“İnsan Kaynakları çoktan disrupt oldu bile!”
Başlıktaki cümleyi fikirlerine çok değer verdiğim bir arkadaşımla konuşurken kendisinden duydum. Disruption’a yenik düşen kişi, şirket, departman ve sektöre çok sayıda örnek verilebilir, ancak insan kaynakları departmanları başta geliyor desem yeridir.
Bir süredir hayatımızda olan disruption (‘yıkıcı yenilik’) kavramına ‘yenik düşen’ departmanların başında bana sorarsanız İnsan Kaynakları (bundan sonra kısaca İK diyeceğim) geliyor.

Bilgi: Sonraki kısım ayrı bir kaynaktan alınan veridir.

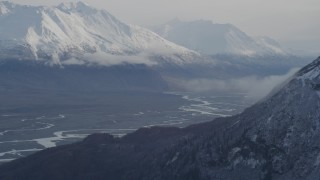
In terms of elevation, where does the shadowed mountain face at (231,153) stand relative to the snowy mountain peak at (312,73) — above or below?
below

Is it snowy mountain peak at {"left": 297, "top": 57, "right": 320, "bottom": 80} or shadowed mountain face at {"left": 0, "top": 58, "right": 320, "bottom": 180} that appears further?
snowy mountain peak at {"left": 297, "top": 57, "right": 320, "bottom": 80}

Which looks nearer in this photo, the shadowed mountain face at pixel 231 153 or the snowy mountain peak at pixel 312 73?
the shadowed mountain face at pixel 231 153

İK departmanlarının sorumluluğunda olan yetenek keşfi ve işe alım, performans değerlendirme, eğitim, şirket kültürü/değerleri ve çalışan deneyimi gibi konulara teker teker bakacak olursanız; tamamında büyük bir değişim yaşandığını rahatlıkla görebilirsiniz. Ben bu yazıda yukarıdaki başlıklardan sadece bazılarına, klişelerden olabildiğince uzak durarak, değinmek istiyorum. Son bölümde ise bu değişim neticesinde ortaya çıkan hatta bu değişimi bizzat oluşturan bazı yerli startup’lara yer vereceğim. (Yalnızca yerli startup’lar, çünkü global örnekleri incelemek için çook daha uzun bir çalışma yapmak gerekiyor. 😊)
Yetenek keşfi ve işe alım
Sanırım en büyük değişim bu başlık altında yaşanıyor… Düşünmeye başlar başlamaz aklıma gelen bazı trendler:
- Paylaşımlı iş gücü
- Orta-üst düzey bir yöneticiyi işe almadan önceki süreçte dışarıdan çalışma modeli
- Profesyonel hayatta gün geçtikçe artan yeni şirket/sektör deneyimleme isteği
- Uzaktan çalışma (remote)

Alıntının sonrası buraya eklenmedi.